Amerykańska rakieta wytrzęsie astronautów na śmierć?
"Rakieta nośna Ares, która miała zapoczątkować nową erę eksploracji Księżyca, na razie okazuje się bublem. Istnieje obawa, że pojazd kosmiczny rozbije się o platformę startową lub wytrzęsie na śmierć lecących nim astronautów" - czytamy w dzienniku "Polska".

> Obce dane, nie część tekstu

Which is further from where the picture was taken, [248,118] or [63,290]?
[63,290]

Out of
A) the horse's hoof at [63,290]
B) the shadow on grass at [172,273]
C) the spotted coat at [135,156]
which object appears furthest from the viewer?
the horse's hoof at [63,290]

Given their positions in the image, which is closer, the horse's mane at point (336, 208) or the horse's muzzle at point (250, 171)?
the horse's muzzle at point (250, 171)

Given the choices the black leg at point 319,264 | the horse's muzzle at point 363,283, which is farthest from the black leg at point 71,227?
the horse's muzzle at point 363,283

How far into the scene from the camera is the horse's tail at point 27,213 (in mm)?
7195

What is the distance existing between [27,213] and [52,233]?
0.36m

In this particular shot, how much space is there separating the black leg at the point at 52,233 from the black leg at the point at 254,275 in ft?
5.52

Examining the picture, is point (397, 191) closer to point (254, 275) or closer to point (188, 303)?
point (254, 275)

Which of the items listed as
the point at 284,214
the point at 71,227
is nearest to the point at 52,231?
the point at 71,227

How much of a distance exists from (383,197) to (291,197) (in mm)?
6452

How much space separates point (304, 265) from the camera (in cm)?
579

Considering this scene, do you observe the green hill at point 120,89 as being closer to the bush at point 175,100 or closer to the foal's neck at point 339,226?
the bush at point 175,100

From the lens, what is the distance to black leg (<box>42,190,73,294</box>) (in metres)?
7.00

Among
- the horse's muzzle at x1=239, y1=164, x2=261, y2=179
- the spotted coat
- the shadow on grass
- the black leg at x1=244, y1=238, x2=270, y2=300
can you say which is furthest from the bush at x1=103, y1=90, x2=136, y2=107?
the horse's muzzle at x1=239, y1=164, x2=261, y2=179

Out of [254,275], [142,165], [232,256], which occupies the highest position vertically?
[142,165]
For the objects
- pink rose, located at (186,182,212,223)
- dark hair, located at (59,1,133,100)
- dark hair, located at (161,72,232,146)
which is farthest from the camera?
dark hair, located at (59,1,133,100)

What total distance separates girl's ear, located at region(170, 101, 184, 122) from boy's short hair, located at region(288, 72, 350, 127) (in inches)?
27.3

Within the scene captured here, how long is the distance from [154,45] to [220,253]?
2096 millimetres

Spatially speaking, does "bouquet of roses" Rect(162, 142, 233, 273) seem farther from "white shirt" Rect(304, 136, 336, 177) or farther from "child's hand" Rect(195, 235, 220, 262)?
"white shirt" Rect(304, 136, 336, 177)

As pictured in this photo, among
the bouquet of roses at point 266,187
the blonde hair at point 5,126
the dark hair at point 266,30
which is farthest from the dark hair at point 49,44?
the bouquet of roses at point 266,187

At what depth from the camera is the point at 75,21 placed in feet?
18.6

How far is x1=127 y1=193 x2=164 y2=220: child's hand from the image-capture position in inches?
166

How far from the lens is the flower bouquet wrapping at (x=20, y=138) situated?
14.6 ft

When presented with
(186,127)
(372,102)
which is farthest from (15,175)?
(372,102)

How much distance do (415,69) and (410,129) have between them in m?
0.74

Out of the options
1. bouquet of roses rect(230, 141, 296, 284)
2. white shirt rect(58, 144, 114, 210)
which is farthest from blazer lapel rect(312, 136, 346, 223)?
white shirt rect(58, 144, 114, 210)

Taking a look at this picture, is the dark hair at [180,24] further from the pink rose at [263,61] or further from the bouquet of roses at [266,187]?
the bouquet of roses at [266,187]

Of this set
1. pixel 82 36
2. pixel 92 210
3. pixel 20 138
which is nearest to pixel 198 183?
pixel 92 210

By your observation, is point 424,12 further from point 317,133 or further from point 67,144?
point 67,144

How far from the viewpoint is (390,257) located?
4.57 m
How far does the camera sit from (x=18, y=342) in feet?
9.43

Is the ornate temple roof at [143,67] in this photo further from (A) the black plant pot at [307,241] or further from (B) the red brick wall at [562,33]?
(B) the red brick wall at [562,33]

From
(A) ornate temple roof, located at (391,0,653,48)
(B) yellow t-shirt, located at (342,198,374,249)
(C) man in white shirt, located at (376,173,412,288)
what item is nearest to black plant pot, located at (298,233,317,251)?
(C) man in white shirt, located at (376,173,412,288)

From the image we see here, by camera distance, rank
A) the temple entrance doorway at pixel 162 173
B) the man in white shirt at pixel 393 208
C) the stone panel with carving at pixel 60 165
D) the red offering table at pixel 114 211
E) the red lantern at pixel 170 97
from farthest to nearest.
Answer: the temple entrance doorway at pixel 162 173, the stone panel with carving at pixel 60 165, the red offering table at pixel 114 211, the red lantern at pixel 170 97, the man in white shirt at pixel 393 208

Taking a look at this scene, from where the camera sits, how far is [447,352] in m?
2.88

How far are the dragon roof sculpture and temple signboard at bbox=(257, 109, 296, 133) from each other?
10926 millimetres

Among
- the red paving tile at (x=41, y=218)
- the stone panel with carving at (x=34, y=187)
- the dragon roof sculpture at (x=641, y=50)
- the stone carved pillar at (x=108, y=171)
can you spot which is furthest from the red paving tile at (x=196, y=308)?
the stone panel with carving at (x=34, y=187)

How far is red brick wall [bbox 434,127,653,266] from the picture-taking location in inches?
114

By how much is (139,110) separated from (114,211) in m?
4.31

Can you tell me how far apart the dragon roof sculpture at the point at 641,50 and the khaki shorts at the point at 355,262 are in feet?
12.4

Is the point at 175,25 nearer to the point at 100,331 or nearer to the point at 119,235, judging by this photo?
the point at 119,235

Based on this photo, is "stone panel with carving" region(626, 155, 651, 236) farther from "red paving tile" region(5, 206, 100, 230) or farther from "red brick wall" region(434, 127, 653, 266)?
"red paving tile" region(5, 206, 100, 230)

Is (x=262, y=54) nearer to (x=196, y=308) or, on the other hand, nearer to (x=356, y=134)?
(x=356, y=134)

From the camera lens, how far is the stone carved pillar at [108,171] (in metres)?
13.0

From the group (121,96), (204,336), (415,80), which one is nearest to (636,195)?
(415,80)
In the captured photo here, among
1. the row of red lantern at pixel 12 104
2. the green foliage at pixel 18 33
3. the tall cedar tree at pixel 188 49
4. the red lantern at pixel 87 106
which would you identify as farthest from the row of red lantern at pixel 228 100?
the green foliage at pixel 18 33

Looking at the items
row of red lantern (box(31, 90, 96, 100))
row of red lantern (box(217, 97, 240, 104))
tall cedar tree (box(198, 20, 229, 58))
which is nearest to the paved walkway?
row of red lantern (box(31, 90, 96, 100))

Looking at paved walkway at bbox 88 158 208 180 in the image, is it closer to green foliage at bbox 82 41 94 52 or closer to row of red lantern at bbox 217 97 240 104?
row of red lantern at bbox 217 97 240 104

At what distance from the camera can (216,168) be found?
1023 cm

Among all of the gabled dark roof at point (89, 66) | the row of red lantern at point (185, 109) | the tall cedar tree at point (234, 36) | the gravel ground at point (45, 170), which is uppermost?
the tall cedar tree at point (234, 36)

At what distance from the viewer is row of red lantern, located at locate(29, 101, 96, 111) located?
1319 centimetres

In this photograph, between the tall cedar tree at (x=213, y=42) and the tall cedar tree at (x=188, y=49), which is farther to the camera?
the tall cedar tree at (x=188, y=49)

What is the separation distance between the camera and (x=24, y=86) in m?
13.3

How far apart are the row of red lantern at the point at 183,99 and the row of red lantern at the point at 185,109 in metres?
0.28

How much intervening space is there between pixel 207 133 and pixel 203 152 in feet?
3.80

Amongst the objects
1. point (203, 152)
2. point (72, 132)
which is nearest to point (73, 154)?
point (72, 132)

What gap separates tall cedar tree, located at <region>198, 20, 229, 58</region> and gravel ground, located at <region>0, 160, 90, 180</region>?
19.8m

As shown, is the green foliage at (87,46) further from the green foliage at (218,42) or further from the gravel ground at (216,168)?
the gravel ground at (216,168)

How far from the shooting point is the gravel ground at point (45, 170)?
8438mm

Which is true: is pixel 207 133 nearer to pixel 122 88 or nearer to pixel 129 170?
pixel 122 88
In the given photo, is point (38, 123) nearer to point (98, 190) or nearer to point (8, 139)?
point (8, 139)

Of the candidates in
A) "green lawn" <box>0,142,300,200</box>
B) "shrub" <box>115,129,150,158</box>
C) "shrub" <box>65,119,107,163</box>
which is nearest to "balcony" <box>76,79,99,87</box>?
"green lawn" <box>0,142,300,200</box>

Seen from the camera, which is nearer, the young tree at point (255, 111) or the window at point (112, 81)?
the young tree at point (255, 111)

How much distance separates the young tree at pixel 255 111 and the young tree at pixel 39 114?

Program powrotu na Księżyc wart jest 20 mld. dolarów. Nie dziwne więc, że NASA go broni. Inżynierowie ostrzegają jednak, że projekt może mieć sporo niebezpiecznych wad. "Niedawno jeden z głównych konstruktorów odszedł z zespołu, uzasadniając to katastrofalnym poziomem ryzyka" - informuje "Polska".
Amerykańska agencja kosmiczna przyznaje, że w niesprzyjających warunkach Ares może wysadzić w powietrze swą platformę startową. Źródłem problemów mogą być również silne wibracje rakiety, które mogą zagrozić życiu astronautów.
NASA podkreśla, że na tym etapie te przeszkody nie są niczym niespodziewanym. Zapewnia też, że wady zostaną usunięte na czas i Ameryka będzie mogła wrócić w kosmos przed 2014 rokiem, zaś przed rokiem 2020 - na Księżyc - informuje "Polska".